This exercise certainly helps to gain a good first impression of the endless possibilities available using just a few standard types of paint. I could include any number of words about the experience gained with each of the above. Some of my thoughts I entered into my sketchbook together with the paintings. But the longer I look at them the more confusing my thoughts become. Many of the combinations have overlapping merits and problems and I think that my appreciation of the results changes from hour to hour, depending on mood and external atmosphere. I guess that I am not the type of artist to discover THE method working for me, but every time I start something new it will be totally different.

One particular combination, however, I would like to find out about regarding the chemical reaction that must have occurred. In no. 16 I used boiled down red wine as a background and painted on that – while it was still moist – with my water-soluble white ink. If applied carefully, a layer of ink would float on top of the moist layer of wine for a while, before it would start contracting and forming a craquelee-like pattern. If mixed with the wine, there was instantaneous coagulation. I had to heavily fix the ink to prevent it from flaking off after having dried. If used with a good amount of pratice and a fitting subject this could produce very attractive results. Will hopefully be back with the chemistry behind it!

References:

Lacher-Bryk, A. (2017) Gallery visit: Albertina, Wien [blog] [online]. Andrea’s OCA Painting 1 blog. Available from: https://andreabrykocapainting1.wordpress.com/2017/04/14/gallery-visit-albertina-wien/ [Accessed 14 April 2017]

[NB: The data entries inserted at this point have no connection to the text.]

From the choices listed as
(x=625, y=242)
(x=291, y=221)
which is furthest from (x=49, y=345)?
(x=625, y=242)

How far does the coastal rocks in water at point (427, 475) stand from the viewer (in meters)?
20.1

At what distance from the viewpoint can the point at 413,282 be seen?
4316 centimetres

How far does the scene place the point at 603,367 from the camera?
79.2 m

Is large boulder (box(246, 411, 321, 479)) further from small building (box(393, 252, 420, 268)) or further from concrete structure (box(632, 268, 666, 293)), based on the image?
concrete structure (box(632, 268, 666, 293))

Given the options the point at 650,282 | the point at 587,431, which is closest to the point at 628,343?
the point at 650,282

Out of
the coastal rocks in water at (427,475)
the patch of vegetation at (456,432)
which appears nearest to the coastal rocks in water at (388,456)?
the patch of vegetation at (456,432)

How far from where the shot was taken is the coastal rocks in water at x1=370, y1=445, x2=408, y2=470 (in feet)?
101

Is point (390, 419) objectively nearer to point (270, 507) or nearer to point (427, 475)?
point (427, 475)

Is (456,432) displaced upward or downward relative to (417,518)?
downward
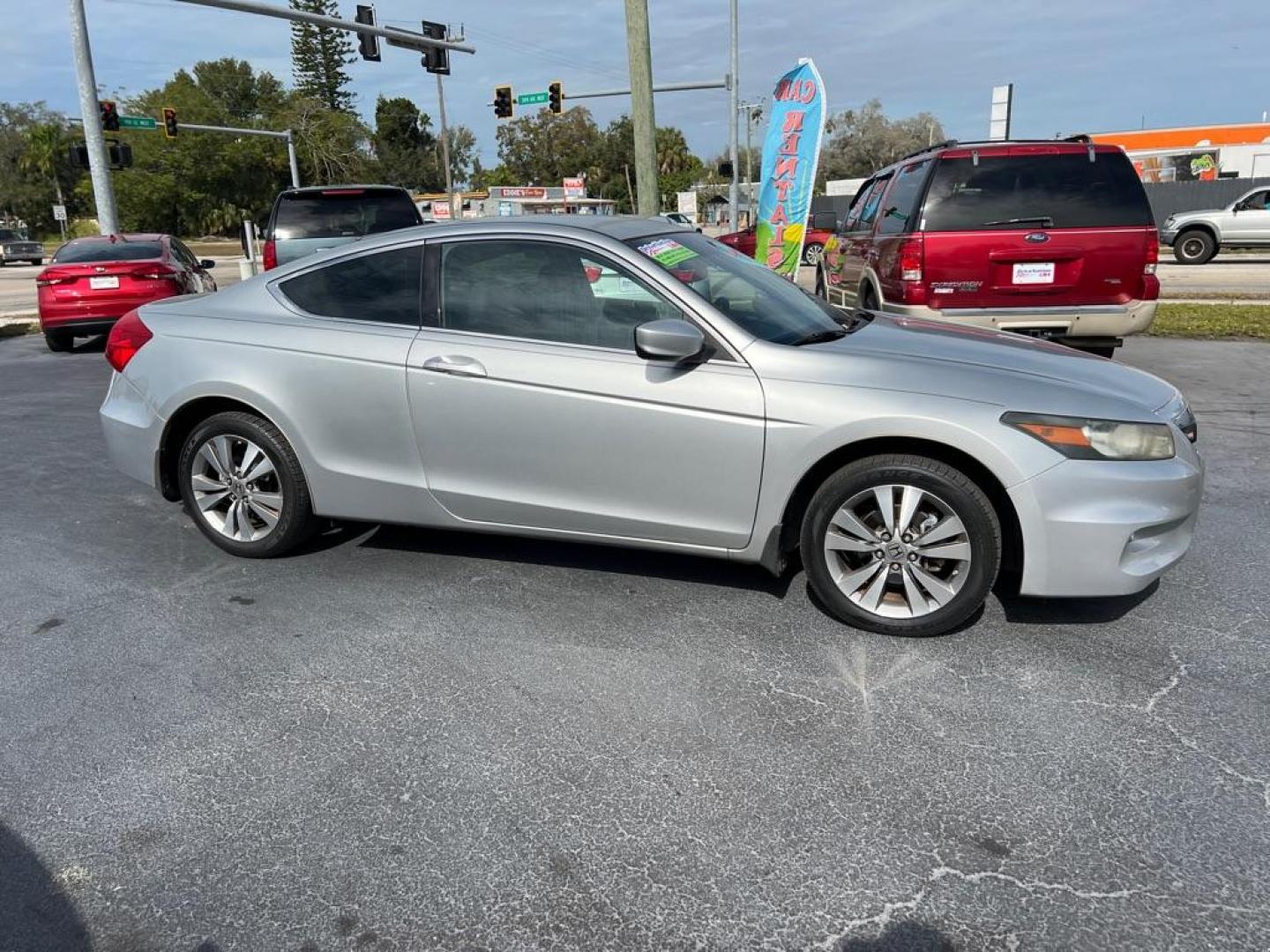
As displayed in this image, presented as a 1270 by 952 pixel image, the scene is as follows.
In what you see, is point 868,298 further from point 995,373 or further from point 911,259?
point 995,373

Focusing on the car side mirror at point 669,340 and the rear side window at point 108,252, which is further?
the rear side window at point 108,252

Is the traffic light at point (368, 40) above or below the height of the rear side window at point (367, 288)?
above

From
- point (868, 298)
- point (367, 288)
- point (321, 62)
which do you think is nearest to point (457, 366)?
point (367, 288)

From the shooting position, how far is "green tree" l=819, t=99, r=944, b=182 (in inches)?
3907

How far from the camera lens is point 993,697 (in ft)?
10.7

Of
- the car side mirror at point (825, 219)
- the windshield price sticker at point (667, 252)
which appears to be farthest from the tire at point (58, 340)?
the windshield price sticker at point (667, 252)

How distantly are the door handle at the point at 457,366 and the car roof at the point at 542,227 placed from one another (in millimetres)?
602

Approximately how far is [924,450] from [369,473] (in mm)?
2367

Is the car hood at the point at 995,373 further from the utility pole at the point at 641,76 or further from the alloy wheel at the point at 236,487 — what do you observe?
the utility pole at the point at 641,76

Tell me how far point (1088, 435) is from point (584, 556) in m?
2.28

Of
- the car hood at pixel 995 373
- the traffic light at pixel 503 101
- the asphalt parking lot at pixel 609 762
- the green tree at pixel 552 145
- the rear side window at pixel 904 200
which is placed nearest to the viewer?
the asphalt parking lot at pixel 609 762

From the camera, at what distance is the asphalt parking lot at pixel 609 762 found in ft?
7.61

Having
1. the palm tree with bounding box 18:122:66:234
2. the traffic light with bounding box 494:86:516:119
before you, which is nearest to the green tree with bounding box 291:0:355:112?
the palm tree with bounding box 18:122:66:234

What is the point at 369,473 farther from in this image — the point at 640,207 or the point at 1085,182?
the point at 640,207
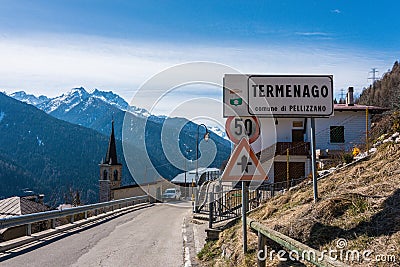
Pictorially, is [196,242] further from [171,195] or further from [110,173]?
[110,173]

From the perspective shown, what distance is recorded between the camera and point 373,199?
6.51 meters

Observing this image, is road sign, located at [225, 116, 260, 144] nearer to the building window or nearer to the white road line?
the white road line

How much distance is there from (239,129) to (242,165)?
2.13ft

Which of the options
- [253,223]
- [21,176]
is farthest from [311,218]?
[21,176]

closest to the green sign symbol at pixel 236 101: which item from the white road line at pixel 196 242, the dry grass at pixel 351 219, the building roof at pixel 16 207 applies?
the dry grass at pixel 351 219

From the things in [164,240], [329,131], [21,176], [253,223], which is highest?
[329,131]

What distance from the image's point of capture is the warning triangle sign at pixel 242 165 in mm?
7000

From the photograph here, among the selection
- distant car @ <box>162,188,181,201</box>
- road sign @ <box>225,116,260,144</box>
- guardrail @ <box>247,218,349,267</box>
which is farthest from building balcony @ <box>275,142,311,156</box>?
guardrail @ <box>247,218,349,267</box>

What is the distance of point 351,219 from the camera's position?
19.9ft

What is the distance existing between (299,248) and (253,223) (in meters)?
1.92

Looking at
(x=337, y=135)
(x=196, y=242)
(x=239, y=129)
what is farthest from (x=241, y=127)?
(x=337, y=135)

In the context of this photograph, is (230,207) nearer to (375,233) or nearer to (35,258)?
(35,258)

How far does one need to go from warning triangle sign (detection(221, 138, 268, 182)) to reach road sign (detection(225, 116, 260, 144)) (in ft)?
0.35

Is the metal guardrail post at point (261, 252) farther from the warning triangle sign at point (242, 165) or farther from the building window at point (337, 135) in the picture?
the building window at point (337, 135)
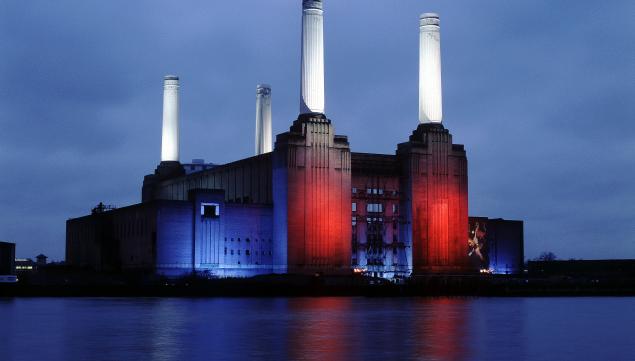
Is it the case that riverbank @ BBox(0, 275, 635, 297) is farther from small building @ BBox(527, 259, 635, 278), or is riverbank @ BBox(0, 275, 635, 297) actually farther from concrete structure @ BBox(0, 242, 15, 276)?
small building @ BBox(527, 259, 635, 278)

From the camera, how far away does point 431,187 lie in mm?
149875

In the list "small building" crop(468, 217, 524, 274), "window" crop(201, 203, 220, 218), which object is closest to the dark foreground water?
"window" crop(201, 203, 220, 218)

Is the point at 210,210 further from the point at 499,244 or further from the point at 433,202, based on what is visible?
the point at 499,244

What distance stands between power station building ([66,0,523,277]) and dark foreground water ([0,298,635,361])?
203 feet

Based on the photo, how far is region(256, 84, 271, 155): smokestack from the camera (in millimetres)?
185125

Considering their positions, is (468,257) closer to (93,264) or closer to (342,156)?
(342,156)

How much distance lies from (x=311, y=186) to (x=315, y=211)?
336 cm

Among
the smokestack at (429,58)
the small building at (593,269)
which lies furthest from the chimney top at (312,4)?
the small building at (593,269)

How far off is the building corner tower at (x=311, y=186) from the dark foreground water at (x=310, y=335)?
63217mm

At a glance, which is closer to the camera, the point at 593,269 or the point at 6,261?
the point at 6,261

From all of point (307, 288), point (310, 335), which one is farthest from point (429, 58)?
point (310, 335)

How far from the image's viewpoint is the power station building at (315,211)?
449 ft

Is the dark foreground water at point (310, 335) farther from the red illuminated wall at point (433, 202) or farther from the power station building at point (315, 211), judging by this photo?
the red illuminated wall at point (433, 202)

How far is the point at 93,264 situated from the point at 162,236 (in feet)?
118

Following me round like a shadow: dedicating my course to a subject

3 April 2017. It is a very good thing that I had a lot of preparatory work still to do for POP assessment, before I am now ready to start UPM properly. This way I had the opportunity to reflect on my previous progress and advice given by my POP tutor. She had pointed me to the fact that it would be extremely advisable to carry over to UPM my interest in shadows and to research and experiment widely in that respect. With this advice in mind I asked my UPM tutor, whether it would be an option to have shadows as an underlying theme, like a red thread, to accompany my exercise and assignment work in UPM. She was happy with this, provided that a main emphasis remains on experimenting with and developing technical aspects.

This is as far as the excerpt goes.